Y la sospecha recrudece cuando se cae en la cuenta –es un mínimo
recuento estadístico que cualquier niño de primaria podría
efectuar- que la inmensa mayoría de los papers académicos escritos
sobre Fanon en los últimos años versan (ah, la magia del
castellano) sobre cosas como el lugar del autor en relación a “la
agencia (agency) sexual femenina”, la “desterritorialización
homosexual”, la “fantasía traumática en el cine”, “la
representación visual de la negritud”, y via dicendo.
Por
supuesto: no es que esas cosas no estén en Fanon (ya lo dijimos, no
hay malentendido, no hay operación ideológica, que no diga alguna
verdad); o, al menos, que no puedan encontrarse en él, construirse
retroactivamente a partir de lo que FF efectivamente dice. Sería
absurdo, por otro lado, recusar que se explore en Fanon, un autor
notoriamente inteligente y perceptivo, todas las complejas
perspectivas, explícitas o implícitas, abiertas por su escritura.

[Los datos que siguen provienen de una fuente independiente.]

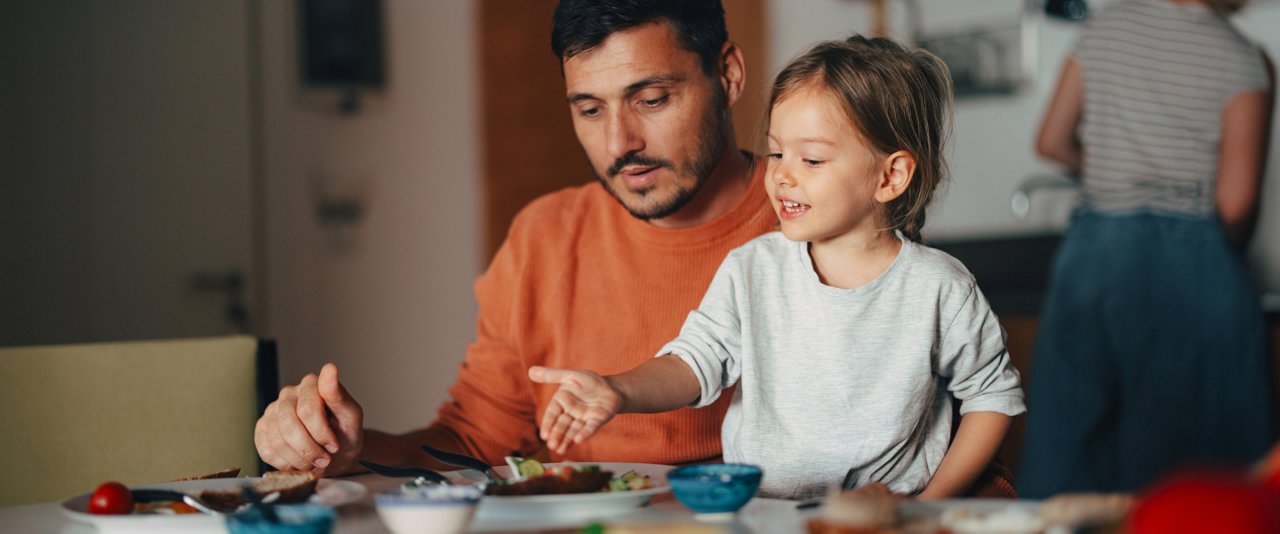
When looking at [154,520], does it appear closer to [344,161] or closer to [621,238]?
[621,238]

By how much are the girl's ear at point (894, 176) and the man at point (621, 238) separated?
11.9 inches

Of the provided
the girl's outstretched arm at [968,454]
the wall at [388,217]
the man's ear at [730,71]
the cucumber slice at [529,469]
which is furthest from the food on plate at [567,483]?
the wall at [388,217]

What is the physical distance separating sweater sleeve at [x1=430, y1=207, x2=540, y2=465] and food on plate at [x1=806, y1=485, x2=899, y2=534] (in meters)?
0.87

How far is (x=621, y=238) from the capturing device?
62.3 inches

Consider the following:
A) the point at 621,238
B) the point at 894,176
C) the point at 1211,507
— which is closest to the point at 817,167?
the point at 894,176

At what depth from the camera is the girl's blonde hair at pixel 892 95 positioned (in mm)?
1223

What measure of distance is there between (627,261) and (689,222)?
102 millimetres

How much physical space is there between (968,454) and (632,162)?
568mm

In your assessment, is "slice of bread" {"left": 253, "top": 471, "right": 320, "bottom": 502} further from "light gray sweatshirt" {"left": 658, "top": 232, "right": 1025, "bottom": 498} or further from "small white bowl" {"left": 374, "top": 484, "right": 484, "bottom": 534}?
"light gray sweatshirt" {"left": 658, "top": 232, "right": 1025, "bottom": 498}

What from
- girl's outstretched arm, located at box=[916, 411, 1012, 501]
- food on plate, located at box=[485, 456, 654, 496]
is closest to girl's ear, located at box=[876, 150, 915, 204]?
girl's outstretched arm, located at box=[916, 411, 1012, 501]

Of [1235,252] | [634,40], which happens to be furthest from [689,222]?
[1235,252]

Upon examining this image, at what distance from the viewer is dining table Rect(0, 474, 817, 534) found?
0.82 meters

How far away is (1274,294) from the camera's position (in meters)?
3.33

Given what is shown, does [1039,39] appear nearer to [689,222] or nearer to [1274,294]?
[1274,294]
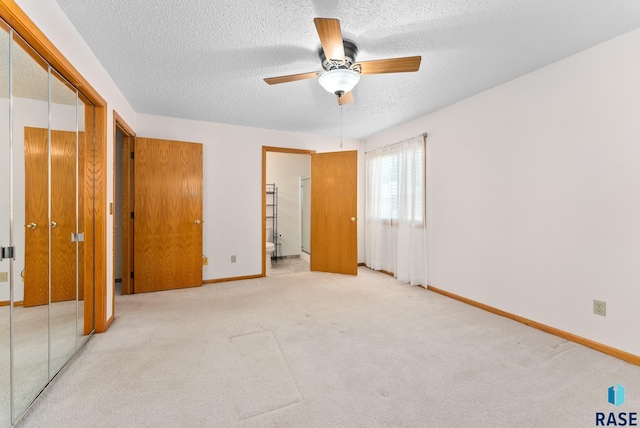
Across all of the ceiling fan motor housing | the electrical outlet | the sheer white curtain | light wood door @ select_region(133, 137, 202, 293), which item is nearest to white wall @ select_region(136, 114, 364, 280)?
light wood door @ select_region(133, 137, 202, 293)

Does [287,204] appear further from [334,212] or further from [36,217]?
[36,217]

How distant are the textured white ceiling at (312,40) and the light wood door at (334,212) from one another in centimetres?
144

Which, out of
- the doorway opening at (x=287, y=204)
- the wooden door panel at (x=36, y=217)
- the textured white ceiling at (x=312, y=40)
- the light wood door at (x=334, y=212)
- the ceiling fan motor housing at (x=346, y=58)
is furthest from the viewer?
the doorway opening at (x=287, y=204)

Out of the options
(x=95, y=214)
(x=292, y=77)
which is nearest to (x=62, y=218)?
(x=95, y=214)

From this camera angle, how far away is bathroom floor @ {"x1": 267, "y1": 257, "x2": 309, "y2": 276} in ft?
15.5

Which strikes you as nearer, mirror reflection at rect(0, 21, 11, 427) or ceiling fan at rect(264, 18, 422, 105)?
mirror reflection at rect(0, 21, 11, 427)

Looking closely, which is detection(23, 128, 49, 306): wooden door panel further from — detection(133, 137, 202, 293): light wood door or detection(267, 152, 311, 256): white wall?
detection(267, 152, 311, 256): white wall

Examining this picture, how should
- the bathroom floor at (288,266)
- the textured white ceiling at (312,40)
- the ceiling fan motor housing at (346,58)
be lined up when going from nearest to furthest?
the textured white ceiling at (312,40)
the ceiling fan motor housing at (346,58)
the bathroom floor at (288,266)

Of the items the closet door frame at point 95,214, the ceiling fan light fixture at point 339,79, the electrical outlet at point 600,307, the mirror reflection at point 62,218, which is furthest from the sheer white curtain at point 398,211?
the mirror reflection at point 62,218

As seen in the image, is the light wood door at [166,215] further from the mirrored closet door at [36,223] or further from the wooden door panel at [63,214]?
the wooden door panel at [63,214]

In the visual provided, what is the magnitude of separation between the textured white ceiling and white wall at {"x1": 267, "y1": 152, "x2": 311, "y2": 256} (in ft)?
9.16

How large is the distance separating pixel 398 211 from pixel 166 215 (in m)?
3.34

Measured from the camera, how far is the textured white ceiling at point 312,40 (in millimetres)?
1737

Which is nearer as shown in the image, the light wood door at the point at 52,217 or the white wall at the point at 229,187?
the light wood door at the point at 52,217
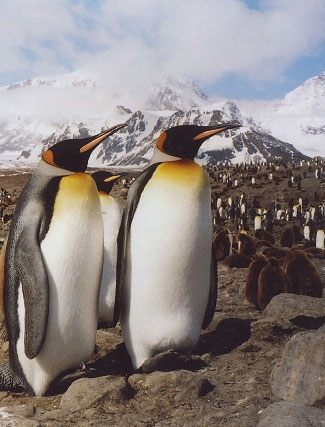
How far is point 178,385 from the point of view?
331 centimetres

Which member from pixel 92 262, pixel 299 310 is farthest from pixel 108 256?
pixel 299 310

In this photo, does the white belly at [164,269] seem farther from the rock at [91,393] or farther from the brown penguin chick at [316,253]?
the brown penguin chick at [316,253]

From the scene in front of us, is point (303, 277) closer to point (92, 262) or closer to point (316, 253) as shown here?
point (92, 262)

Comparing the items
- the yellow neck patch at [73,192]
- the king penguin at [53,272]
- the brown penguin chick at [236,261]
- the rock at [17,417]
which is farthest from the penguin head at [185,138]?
the brown penguin chick at [236,261]

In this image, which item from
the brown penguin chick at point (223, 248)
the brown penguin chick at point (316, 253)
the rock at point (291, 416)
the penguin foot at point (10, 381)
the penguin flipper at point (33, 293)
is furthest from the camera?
the brown penguin chick at point (223, 248)

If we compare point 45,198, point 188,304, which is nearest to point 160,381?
point 188,304

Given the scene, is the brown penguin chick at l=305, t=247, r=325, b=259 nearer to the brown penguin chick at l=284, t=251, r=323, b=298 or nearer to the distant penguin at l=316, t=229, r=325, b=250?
the brown penguin chick at l=284, t=251, r=323, b=298

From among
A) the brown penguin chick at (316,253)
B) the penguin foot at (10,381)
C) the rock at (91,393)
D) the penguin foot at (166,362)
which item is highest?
the brown penguin chick at (316,253)

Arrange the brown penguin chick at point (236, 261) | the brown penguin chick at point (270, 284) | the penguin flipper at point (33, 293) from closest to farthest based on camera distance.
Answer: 1. the penguin flipper at point (33, 293)
2. the brown penguin chick at point (270, 284)
3. the brown penguin chick at point (236, 261)

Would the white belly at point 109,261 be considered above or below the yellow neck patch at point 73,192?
below

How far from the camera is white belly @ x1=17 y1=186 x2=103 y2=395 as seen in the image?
374 centimetres

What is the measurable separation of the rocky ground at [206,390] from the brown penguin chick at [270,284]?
1.46 m

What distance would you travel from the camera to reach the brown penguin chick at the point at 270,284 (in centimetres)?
595

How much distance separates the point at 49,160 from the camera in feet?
13.0
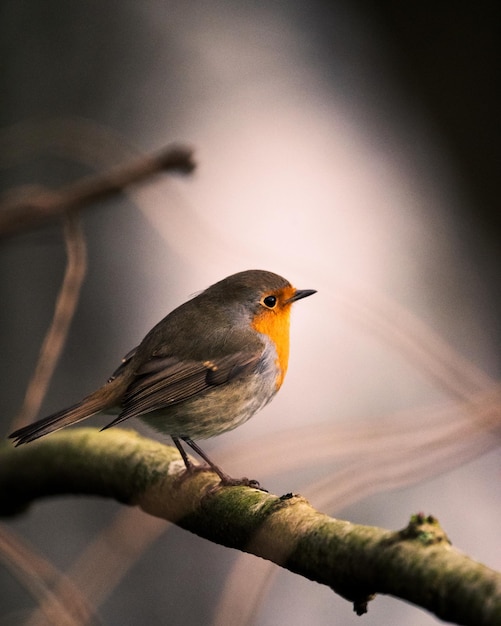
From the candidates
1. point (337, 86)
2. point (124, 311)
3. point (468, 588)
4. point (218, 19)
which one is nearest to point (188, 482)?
point (468, 588)

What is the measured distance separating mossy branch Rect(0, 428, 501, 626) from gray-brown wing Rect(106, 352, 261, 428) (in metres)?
0.13

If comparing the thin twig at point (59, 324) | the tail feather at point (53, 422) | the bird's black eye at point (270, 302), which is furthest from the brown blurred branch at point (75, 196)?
the bird's black eye at point (270, 302)

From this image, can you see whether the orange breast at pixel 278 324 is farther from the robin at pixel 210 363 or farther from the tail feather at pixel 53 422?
the tail feather at pixel 53 422

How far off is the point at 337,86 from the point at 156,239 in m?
1.27

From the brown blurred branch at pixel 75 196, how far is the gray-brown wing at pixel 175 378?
447mm

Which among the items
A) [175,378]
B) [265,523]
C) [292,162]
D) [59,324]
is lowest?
[265,523]

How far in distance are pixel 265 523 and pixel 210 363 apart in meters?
0.73

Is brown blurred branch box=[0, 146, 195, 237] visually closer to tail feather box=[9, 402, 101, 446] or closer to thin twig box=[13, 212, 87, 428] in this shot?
thin twig box=[13, 212, 87, 428]

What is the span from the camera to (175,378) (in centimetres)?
197

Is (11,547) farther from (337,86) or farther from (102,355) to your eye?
(337,86)

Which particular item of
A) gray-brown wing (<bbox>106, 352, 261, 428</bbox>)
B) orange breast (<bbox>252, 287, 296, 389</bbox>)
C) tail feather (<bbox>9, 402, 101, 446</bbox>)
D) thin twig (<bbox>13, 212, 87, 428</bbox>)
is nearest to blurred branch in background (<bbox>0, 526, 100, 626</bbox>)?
tail feather (<bbox>9, 402, 101, 446</bbox>)

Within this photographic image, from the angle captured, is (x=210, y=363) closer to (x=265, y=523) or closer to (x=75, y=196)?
(x=75, y=196)

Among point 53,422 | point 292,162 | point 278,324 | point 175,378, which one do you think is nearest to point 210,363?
point 175,378

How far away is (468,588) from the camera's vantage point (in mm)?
856
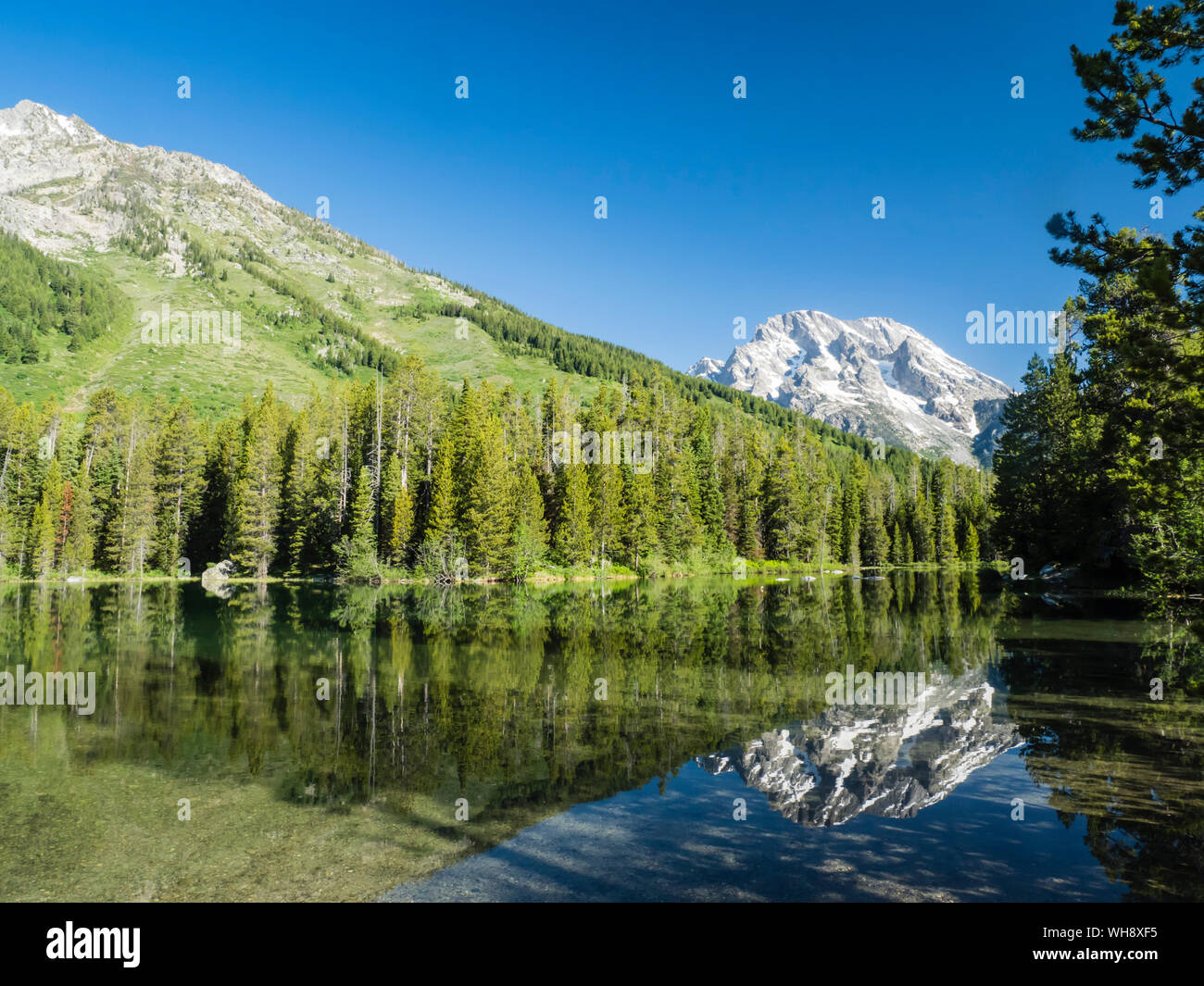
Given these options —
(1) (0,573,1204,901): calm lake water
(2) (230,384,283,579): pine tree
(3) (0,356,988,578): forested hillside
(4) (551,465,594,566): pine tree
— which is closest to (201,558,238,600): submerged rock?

En buena hora. Pero uno no puede dejar de hacer la pregunta incómoda:
perdón, ¿y la violencia revolucionaria, o la violencia tout court,
esa que proviene de, o responde a, la dominación? La tenemos, señor,
la tenemos, cómo no, ¡estamos hablando de Fanon!. Sí, pero,
primus: es un elemento más, que hay que tener en cuenta, claro, pero
ya no es el eje articulador que explica los avatares, las
transformaciones de “las agencias”, “las
desterritorializaciones”, las “fantasías traumáticas”,
incluso las “representaciones visuales”; secundum, puesto que hay
todos esos “puesto que” que antes enumerábamos, esas reflexiones
sobre la violencia hoy se han vuelto resueltamente anacrónicas,
pertenecen a otra etapa; tertium, por consiguiente dejemos descansar
toda esa negatividad del Fanon “histórico”: rescatemos su
positividad “constructiva”, la que nos permite hoy hacer buenos
estudios culturales, buena teoría postcolonial, buen
multiculturalismo, bueno postestructuralismo, buenos estudios de
género. Caramba, no seamos anacrónicos.
Desde
luego, uno podría optar por la chicana fácil: uno podría decir,
¿sabe qué? después del 11 de septiembre de 2001, y de todas sus
consecuencias hoy mismo en acto, tal vez, por ahí, no sé, me
parece, que a lo mejor la pregunta por la violencia imperial o
neocolonial y sus respuestas (perversas o no, erróneas o quien sabe)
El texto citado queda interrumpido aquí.